* [PASSAGE FOURNI]
——————————
A première vue, on pouvait s’attendre à ce que le film, s’appuyant sur un sujet sulfureux, soit une critique acerbe des élites. Une bande-annonce festive qui laisse entrevoir une immersion dans ce que les écoles de commerce ont de plus trash, une campagne d’affichage provoc’… tous les éléments pour nous tromper sont là.
Mais finalement, on est bien loin du film vendu :
J’aime bien l’idée que pour la promotion on utilise les mêmes armes que les personnages du film. Il y a un côté ludique, un jeu de piste… On propose une bande-annonce qui ressemble plus au début du film : ce côté spectaculaire qui fait partie de la réalité étudiante, qui est ce qu’il y a de plus voyant. Le slogan d’HEC c’est d’ailleurs “Apprendre à oser”.
——————————
* [À RÉALISER]
Reproduisez intégralement le passage sur la promotion du film, sans y apporter la moindre modification. Les entrées qui suivent constituent un matériau distinct de ce passage.

* [EXTRAITS DE DONNÉES]
——————————
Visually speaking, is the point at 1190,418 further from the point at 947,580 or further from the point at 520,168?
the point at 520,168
——————————
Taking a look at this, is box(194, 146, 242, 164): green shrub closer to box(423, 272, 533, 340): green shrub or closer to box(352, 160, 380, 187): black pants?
——————————
* [RÉPONSE ATTENDUE]
A première vue, on pouvait s’attendre à ce que le film, s’appuyant sur un sujet sulfureux, soit une critique acerbe des élites. Une bande-annonce festive qui laisse entrevoir une immersion dans ce que les écoles de commerce ont de plus trash, une campagne d’affichage provoc’… tous les éléments pour nous tromper sont là.
Mais finalement, on est bien loin du film vendu :
J’aime bien l’idée que pour la promotion on utilise les mêmes armes que les personnages du film. Il y a un côté ludique, un jeu de piste… On propose une bande-annonce qui ressemble plus au début du film : ce côté spectaculaire qui fait partie de la réalité étudiante, qui est ce qu’il y a de plus voyant. Le slogan d’HEC c’est d’ailleurs “Apprendre à oser”.